Раскрыли ворота тюрьмы, выпустив вместе с политическими еще большую группу уголовников. Кто-то из последних в знак прощания, а на самом деле уничтожения компрометирующих документов, поджег свою “альма-матер”. Запылал и дом городского головы. Сам Ванюков бежал. Разоружили полицию и жандармерию, арестовали их начальство, присоединив к ним и командира 178-го запасного полка Кавецкого.
В то же время председатель Земской управы В. В. Карцев, только что принявший и пост комиссара Временного правительства, пригласил руководителя педагогического коллектива женской гимназии Н. А. Иванову и председателя исполкома Совета 178-го запасного полка военврача М. П. Глинку. Он попросил их составить “ввиду чрезвычайной ситуации” воззвание о срочных выборах во Временный Военно-гражданский комитет Руссы.
3 марта, пятница, 12 часов дня. Когда в столице великий князь Михаил отказался от притязаний на престол, а вопрос о форме правления был отложен до Учредительного собрания, в Старой Руссе проводились выборы. Открытым голосованием были избраны представители всех слоев населения: учителей, врачей, юристов, ремесленников... По предложению Карцева члены Комитета утвердили его председателем интеллигента К. П. Шабельского, имевшего опыт руководства старорусским дворянским собранием. Затем были выдвинуты новый городской голова Ф. А. Федоров и городской судья Ф. Л. Савицкий. Результаты объявили на состоявшемся в тот же день митинге на Торговой площади. Торжественный молебен отслужил архимандрит Амвросий, настоятель Спасо-Преображенского монастыря. К счастью, сохранился весьма удачный снимок неизвестного фотографа, и мы можем видеть общую картину массового собрания.
Само собой разумеется, что такие результаты не могли удовлетворить крайне левые силы. Да и из Петрограда следовали приказы столичного Совета, претендовавшего на центральную власть. Но слишком еще слабы были здешние силы большевиков и им сочувствующих. Преобладало влияние эсеров, которые отнюдь не торопились с организацией второй власти.
19 апреля. Открылось первое заседание только что созданного уездного Совета рабочих, солдатских и крестьянских депутатов. В состав исполкома вошло три большевика.
23 апреля. Во Временный Военно-Гражданский комитет поступило постановление правительства “Об учреждении земельных комитетов”, на которые возлагалась подготовка закона о земельной реформе и регулирование земельных отношений в течение переходного периода. В их деятельность сразу же вмешался только что созданный Совет. Не зря же эсеры, составляющие его большинство, считали себя выразителями чаяний крестьянства.

# ИСХОДНЫЕ ДАННЫЕ
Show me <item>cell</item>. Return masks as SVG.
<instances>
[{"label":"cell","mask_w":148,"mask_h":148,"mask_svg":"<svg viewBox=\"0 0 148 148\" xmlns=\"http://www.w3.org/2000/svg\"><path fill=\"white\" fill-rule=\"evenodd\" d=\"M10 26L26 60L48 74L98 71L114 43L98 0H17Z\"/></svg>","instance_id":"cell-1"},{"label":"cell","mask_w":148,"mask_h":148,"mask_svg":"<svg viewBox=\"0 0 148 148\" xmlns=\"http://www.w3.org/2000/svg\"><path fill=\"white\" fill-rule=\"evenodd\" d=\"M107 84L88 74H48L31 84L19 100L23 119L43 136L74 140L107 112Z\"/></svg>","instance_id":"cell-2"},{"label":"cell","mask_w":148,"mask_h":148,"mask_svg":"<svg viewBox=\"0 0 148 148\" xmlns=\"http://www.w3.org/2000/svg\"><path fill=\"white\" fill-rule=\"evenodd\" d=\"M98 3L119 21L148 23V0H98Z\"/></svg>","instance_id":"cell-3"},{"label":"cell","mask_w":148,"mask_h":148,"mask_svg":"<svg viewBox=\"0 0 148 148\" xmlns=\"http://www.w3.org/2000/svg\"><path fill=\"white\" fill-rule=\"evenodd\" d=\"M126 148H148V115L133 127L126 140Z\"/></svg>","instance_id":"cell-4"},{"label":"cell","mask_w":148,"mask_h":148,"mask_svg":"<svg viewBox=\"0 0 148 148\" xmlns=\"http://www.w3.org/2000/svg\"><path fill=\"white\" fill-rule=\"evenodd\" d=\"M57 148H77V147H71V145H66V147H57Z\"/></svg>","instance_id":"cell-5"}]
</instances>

# ЗАДАНИЯ
**A)** Определите, соответствуют ли тексту о событиях 1917 года в Старой Руссе следующие утверждения: (i) председателем Временного Военно-гражданского комитета утвердили К. П. Шабельского; (ii) городского голову Ванюкова арестовали вместе с начальством полиции; (iii) в исполком уездного Совета вошли пять большевиков. Ответьте «да» или «нет» и приведите решающие слова текста в точной цитате.
**B)** Напишите продолжение текста о событиях 1917 года в Старой Руссе, начав сразу после его последнего предложения.
Материал для этой работы не нужен.

# ОТВЕТЫ К ЗАДАНИЮ
**A)**
(i) Да: «члены Комитета утвердили его председателем интеллигента К. П. Шабельского».
(ii) Нет: «Сам Ванюков бежал».
(iii) Нет: «В состав исполкома вошло три большевика».

**B)**
Совету удалось повести за собой не только волостные комитеты, ближе всего стоящие к массам и вынужденные считаться с их требованиями, но и уездный. Последний, не дожидаясь правительственного постановления, стал проводить в жизнь инструкцию местного Совета “Об отобрании монастырских, церковных и прочих земель, и о раздаче их крестьянам”.
Губернский комитет признал инструкцию незаконной и потребовал точного выполнения директив Временного правительства. Но на заседании исполкома совместно с уездным Земельным комитетом, постановили: “Предоставляя Учредительному собранию разрешить вопрос в окончательной форме, мы стойко отстаиваем принцип — “Земля тому, кто льет на пашнях пот”. Крестьянам были переданы церковные владения Городецкой волости, часть земель князя Васильчикова в имении Выбити, помещика Дирина — в деревне Уползы, крупных хуторян и отрубников деревень Бор, Дегтяри, Цемена...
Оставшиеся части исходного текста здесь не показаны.